Now consider the fact that there are more than 100,000 clinical trials underway around the world at any time. Let’s be conservative and say that just 10 per cent of these trials (10,000 of them) are testing treatments that are in fact ineffective. Then five per cent of those 10,000 or 500 trials are going to show statistically significant effects.
And those 500 are the ones that get published; the results of the other 9500 never see print. The trouble is, the results of those 9500 are more valuable than the phoney 500. But journal editors don’t like insignificant results.
This phenomenon is called publication bias and it leads to the spread of drugs that appear at outset to be effective, but whose effectiveness vanishes within a year of licensing.
In his Nature article, Jonathan Schooler addresses suggests a solution: register all trials at their outset. Then the nonsignificant results will show up. Schooler says:
“I suggest an open-access repository for all research findings, which would let scientists log their hypotheses and methodologies before an experiment, and their results afterwards, regardless of outcome. Such a database would reveal how published studies fit into the larger set of conducted studies, and would help to answer many questions about the decline effect.”
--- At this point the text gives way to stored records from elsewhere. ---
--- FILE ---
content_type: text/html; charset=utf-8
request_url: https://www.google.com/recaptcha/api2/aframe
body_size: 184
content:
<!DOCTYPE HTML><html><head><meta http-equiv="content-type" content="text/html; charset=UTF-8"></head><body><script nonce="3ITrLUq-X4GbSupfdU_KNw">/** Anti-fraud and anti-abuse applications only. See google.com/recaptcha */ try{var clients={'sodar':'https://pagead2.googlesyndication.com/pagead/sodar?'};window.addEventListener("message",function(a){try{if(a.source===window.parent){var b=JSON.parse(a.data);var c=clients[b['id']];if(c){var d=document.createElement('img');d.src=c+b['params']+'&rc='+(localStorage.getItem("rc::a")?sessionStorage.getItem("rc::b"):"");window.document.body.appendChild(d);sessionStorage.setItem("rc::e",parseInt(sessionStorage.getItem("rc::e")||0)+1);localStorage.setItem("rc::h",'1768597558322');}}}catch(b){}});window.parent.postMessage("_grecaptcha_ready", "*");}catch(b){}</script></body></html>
Notice that Schooler does not restrict his recommendation to medical research.
In fact, medical researchers are already on this and open registries for clinical trials are already on-line. Putting “clinical trial registry” in your favourite search engine should bring up several links.
The causes of effect modification remind me of the statistical phenomenon called regression to the mean, which says essentially that an exceptional event will likely be followed by a more mundane one. So it is with the newest wonder drug — initially exceptional, finally mediocre.